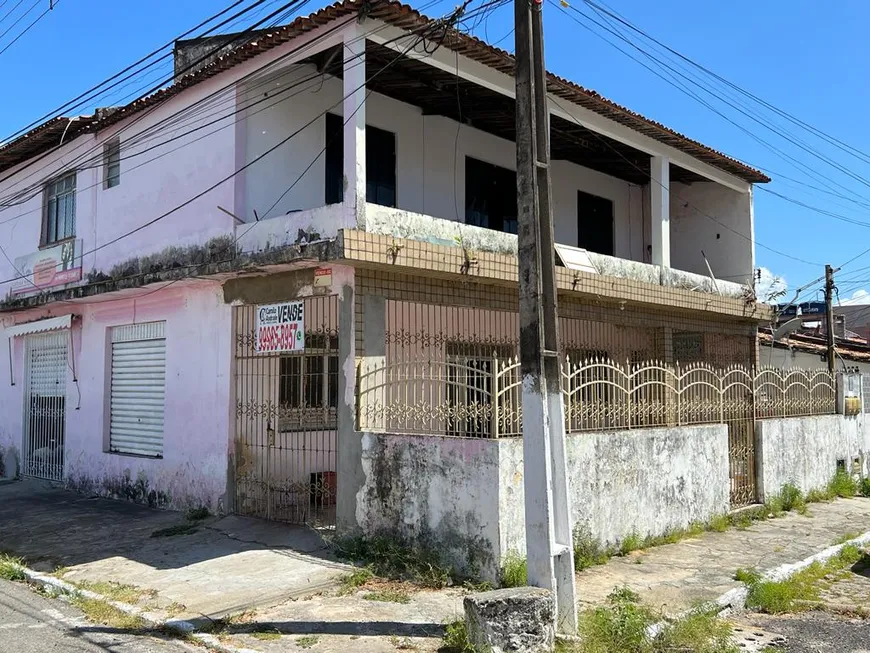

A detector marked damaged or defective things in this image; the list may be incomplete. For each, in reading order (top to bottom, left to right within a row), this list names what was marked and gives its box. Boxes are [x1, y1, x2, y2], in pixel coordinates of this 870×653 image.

peeling paint wall [0, 282, 232, 512]
peeling paint wall [756, 412, 870, 500]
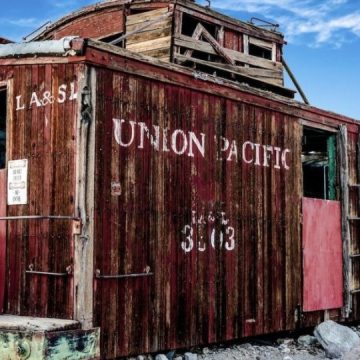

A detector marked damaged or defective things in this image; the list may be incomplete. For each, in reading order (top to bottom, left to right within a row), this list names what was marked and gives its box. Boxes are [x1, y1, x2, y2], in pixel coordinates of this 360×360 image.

missing window [304, 126, 338, 200]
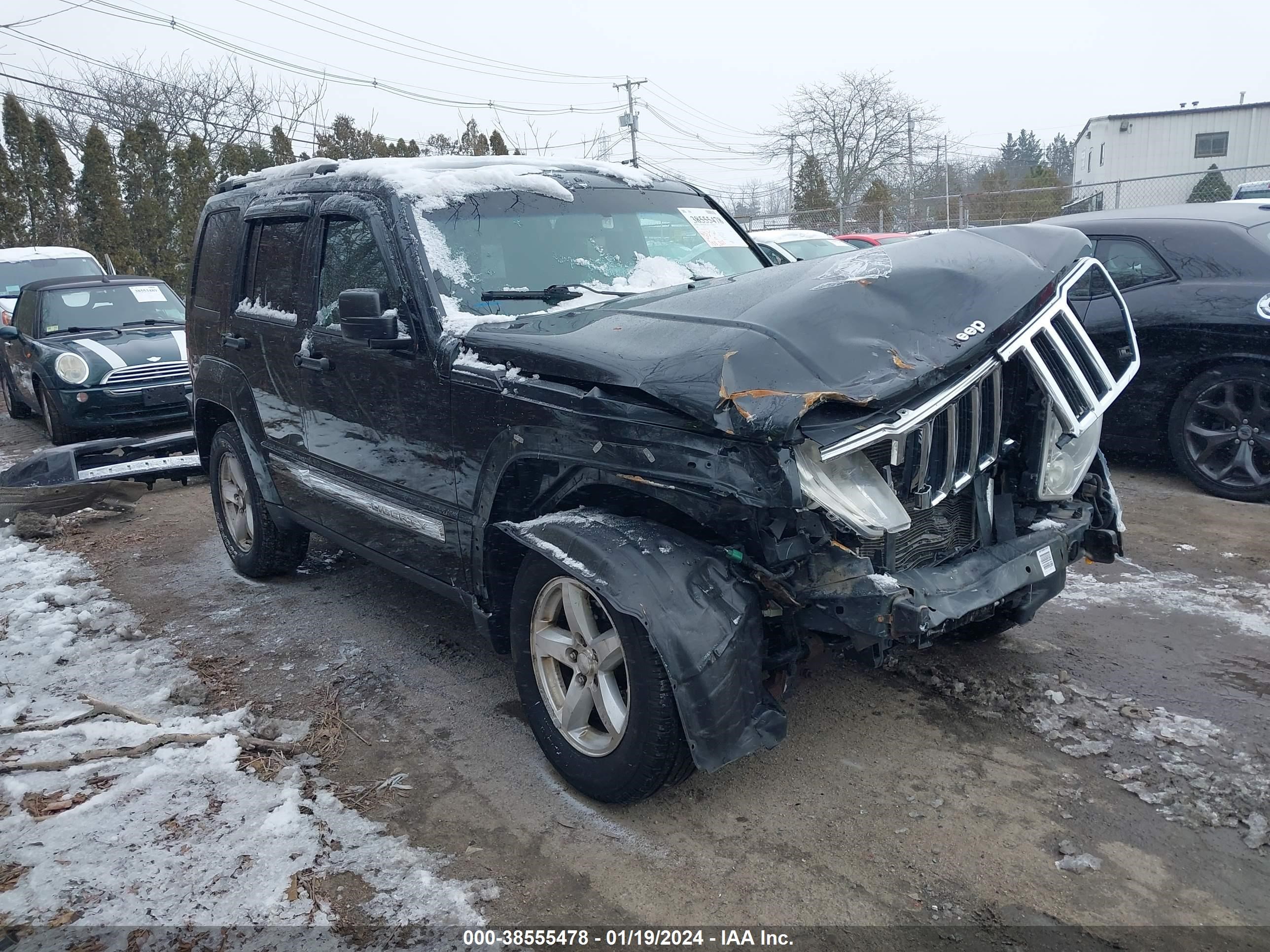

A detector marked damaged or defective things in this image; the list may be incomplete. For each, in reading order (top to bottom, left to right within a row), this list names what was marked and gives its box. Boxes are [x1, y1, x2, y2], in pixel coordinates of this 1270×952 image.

cracked windshield [424, 189, 762, 317]
crumpled hood [42, 327, 186, 383]
crumpled hood [462, 226, 1097, 442]
damaged front end of suv [470, 218, 1143, 792]
broken headlight [792, 444, 914, 541]
broken headlight [1041, 408, 1102, 503]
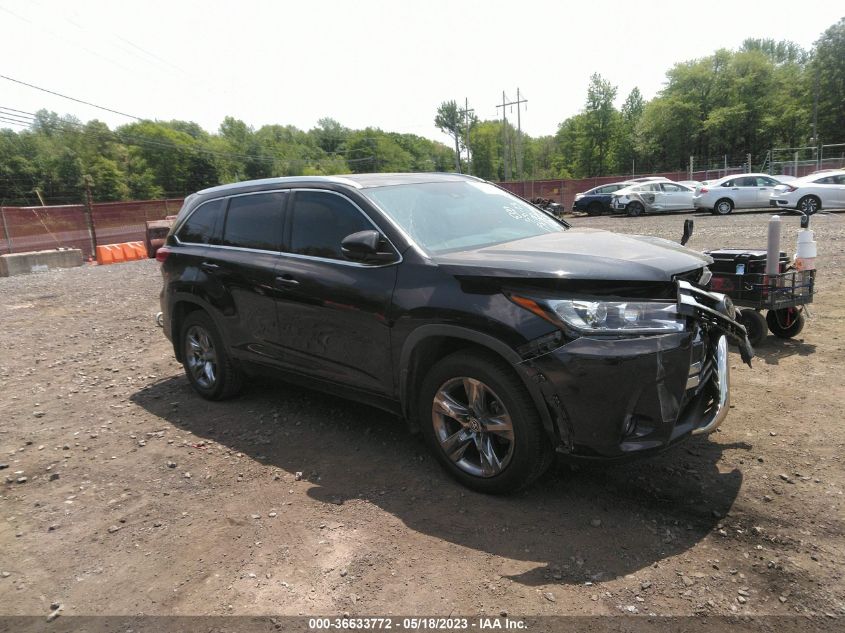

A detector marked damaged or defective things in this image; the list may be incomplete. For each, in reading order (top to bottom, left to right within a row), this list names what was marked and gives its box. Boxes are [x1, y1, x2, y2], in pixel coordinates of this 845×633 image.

damaged front bumper [516, 278, 748, 456]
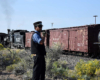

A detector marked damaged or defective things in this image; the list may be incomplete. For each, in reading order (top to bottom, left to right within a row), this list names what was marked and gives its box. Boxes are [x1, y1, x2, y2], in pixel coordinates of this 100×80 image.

rusty boxcar [46, 24, 100, 57]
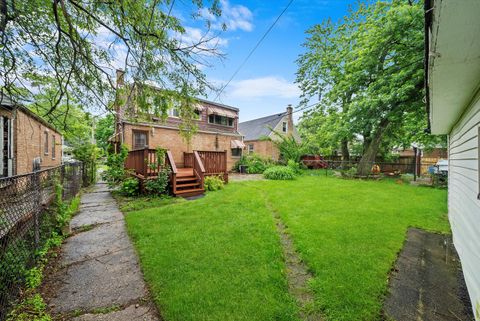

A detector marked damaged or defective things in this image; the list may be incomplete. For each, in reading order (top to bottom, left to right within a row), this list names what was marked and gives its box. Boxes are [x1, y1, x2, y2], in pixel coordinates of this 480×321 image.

cracked concrete slab [43, 181, 159, 318]
cracked concrete slab [71, 302, 158, 320]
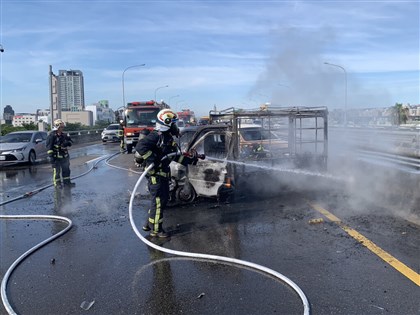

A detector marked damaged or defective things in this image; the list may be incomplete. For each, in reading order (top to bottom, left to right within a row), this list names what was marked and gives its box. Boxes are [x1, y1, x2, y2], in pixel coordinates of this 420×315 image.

burned tire [176, 184, 198, 204]
burned truck [169, 106, 326, 204]
charred truck frame [171, 106, 328, 204]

┄┄┄┄┄┄┄┄┄┄┄┄┄┄┄┄┄┄┄┄

SET EXERCISE: Render everything from the line containing "this 420×315 image." down to the end of the entries as a Markdown table with the columns No. and Text, giving each line a row number and omitting blank lines.

TASK RESULT:
| No. | Text |
|---|---|
| 1 | A detector marked damaged or defective things in this image; the list may be incomplete. For each, in reading order (top to bottom, left to right within a row), this list names what was marked and gives its box. Boxes are [x1, y1, x2, y2], in pixel coordinates of this 420×315 image. |
| 2 | burned tire [176, 184, 198, 204] |
| 3 | burned truck [169, 106, 326, 204] |
| 4 | charred truck frame [171, 106, 328, 204] |